Die Therapieresistenz der Anfälle und die Vielfalt der Anfallsformen sowie der zugrunde liegenden Erkrankungen stellt eine Herausforderung für die behandelnden Ärzt:innen dar. Die Anfälle zuverlässig und vollständig zu verhindern ist derzeit nicht möglich. Die vornehmlichen Ziele der Behandlung sind daher die Verringerung der Anfallslast und die Verbesserung der Lebensqualität.

Sowohl medikamentöse als auch nicht medikamentöse Therapieoptionen bieten unterschiedliche Ansätze zur Behandlung und spielen jeweils eine wichtige Rolle im therapeutischen Gesamtbild.

Medikamentöse Therapie

Die medikamentöse Therapie des Lennox-Gastaut-Syndroms sieht derzeit meist die gleichzeitige Gabe zweier etablierter anfallssuppressiver Medikamente (ASM) vor. Für die behandelnden Ärzt:innen ist es dabei ein Ziel, Wirkungen und Nebenwirkungen bestmöglich auszubalancieren.

In jüngster Zeit wurden zusätzliche Wirkstoffe zugelassen, die ebenfalls in Kombination mit etablierten ASM verabreicht werden können.

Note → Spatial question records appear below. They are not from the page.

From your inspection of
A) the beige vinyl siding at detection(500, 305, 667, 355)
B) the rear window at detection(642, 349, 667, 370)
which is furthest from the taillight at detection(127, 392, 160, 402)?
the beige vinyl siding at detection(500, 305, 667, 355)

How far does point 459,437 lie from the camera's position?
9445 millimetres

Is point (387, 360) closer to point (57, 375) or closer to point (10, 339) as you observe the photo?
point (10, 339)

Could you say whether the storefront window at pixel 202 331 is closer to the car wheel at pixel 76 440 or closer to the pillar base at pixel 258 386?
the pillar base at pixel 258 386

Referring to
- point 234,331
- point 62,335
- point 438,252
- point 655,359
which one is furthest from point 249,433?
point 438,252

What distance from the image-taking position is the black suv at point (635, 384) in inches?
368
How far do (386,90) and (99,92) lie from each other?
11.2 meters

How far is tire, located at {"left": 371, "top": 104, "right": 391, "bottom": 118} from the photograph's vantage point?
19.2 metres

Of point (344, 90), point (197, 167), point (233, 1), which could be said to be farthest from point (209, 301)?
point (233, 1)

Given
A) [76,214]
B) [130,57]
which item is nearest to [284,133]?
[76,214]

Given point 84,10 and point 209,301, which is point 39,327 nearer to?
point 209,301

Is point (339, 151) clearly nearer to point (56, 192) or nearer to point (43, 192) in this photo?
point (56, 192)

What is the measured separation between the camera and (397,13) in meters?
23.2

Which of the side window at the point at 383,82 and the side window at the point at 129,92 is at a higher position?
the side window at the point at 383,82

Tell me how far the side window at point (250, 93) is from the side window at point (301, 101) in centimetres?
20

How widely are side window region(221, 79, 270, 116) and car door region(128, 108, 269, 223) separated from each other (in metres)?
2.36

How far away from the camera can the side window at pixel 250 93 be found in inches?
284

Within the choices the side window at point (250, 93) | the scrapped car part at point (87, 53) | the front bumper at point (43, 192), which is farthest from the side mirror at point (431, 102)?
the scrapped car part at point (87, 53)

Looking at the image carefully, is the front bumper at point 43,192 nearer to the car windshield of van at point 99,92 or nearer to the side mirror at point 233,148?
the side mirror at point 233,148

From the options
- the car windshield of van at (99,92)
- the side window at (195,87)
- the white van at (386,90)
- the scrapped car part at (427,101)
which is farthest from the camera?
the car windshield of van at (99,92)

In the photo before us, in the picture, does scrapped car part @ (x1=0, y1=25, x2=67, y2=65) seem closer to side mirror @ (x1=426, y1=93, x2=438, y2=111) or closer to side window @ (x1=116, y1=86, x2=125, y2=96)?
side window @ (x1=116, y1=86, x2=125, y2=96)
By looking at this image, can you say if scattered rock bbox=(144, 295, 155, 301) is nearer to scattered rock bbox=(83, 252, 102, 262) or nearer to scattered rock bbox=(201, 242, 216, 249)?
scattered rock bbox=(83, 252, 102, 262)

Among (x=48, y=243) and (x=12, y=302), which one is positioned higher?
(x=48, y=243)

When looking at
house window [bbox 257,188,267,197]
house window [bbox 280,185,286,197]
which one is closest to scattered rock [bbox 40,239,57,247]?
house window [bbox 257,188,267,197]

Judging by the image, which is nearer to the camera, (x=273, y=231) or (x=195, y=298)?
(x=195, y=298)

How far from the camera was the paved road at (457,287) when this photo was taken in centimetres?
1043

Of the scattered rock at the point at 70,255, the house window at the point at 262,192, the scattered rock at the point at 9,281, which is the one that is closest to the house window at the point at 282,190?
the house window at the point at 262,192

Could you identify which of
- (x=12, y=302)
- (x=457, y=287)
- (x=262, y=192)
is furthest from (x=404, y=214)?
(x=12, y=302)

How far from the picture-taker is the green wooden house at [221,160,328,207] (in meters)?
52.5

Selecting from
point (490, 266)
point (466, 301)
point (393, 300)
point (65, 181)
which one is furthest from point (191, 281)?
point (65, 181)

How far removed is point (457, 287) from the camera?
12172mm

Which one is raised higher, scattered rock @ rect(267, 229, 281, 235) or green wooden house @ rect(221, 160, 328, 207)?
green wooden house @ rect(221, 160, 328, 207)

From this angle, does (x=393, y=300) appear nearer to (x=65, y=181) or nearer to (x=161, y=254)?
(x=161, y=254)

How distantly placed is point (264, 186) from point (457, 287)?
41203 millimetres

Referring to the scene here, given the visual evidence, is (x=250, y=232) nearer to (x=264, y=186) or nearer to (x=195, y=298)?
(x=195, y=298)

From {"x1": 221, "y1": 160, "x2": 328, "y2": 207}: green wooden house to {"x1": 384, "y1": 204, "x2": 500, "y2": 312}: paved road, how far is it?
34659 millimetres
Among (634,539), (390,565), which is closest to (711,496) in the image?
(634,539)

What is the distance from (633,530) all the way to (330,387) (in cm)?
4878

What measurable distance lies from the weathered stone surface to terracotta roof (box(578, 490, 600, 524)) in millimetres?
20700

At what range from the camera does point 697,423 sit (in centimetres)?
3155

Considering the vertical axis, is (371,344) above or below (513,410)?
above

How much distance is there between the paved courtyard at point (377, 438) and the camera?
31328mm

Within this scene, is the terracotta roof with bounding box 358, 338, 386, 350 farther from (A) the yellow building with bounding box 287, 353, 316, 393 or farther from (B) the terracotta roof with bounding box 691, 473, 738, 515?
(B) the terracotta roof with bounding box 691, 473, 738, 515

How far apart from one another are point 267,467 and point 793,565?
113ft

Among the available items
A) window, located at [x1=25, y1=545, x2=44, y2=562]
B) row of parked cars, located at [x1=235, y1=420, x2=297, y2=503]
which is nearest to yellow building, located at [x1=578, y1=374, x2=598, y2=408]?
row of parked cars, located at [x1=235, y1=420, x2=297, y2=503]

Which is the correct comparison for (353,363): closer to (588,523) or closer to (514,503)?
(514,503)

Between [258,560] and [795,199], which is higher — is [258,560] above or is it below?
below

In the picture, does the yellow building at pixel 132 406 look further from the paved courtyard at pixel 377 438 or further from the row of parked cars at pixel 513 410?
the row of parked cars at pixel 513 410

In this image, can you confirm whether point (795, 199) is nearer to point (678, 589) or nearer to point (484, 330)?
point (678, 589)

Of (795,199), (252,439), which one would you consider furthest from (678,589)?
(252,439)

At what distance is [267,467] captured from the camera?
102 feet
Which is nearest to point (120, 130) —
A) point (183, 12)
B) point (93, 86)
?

Weitere Wirkstoffe werden in klinischen Studien untersucht.

Nicht medikamentöse Therapie

Lebensmittel für ketogene Diät

Zu den nichtmedikamentösen Therapieoptionen zählt die ketogene Diät, die sich bei verschiedenen therapieresistenten Epilepsien bereits als wirksam erwiesen hat. Speziell beim Lennox-Gastaut-Syndrom zeigt eine Reihe offener Studien, dass bis zu 50 Prozent der Patient:innen (40 bis 51 Prozent) eine Reduktion der Anfälle von mehr als 50 Prozent, 1 bis 15 Prozent der Betroffenen sogar Anfallsfreiheit erreichen können.

Darüber hinaus zeigen Studien, dass die ketogene Diät bei Patient:innen mit refraktärer Epilepsie die Wachheit, Aufmerksamkeit und die allgemeine Kognition subjektiv verbessern kann. Allerdings kann es insbesondere für erwachsene Patient:innen schwer sein, die Diät mit ihrem hohen Fett- und niedrigen Kohlenhydratanteil einzuhalten.

Eine deutliche Reduktion (> 50 Prozent) der Anfälle scheint auch die gezielte elektrische Stimulation des zehnten Hirnnervs (Vagusnerv) beim Lennox-Gastaut-Syndrom erzielen zu können, wovon Studien zufolge bis zu 55 Prozent der Betroffenen profitieren können.

Ein möglicherweise noch besseres Ergebnis hinsichtlich der Reduktion der Anfallsfrequenz könnte die Epilepsiechirurgie erreichen, hierfür liegen aktuell aber nur wenige Daten vor. Darüber hinaus ist ein solcher Eingriff am Gehirn nur in ausgewählten Fällen und ausschließlich an spezialisierten Zentren möglich.

Weitere wichtige nichtmedikamentöse Therapiemaßnahmen umfassen regelmäßige Ergo- und Physiotherapie sowie Logopädie.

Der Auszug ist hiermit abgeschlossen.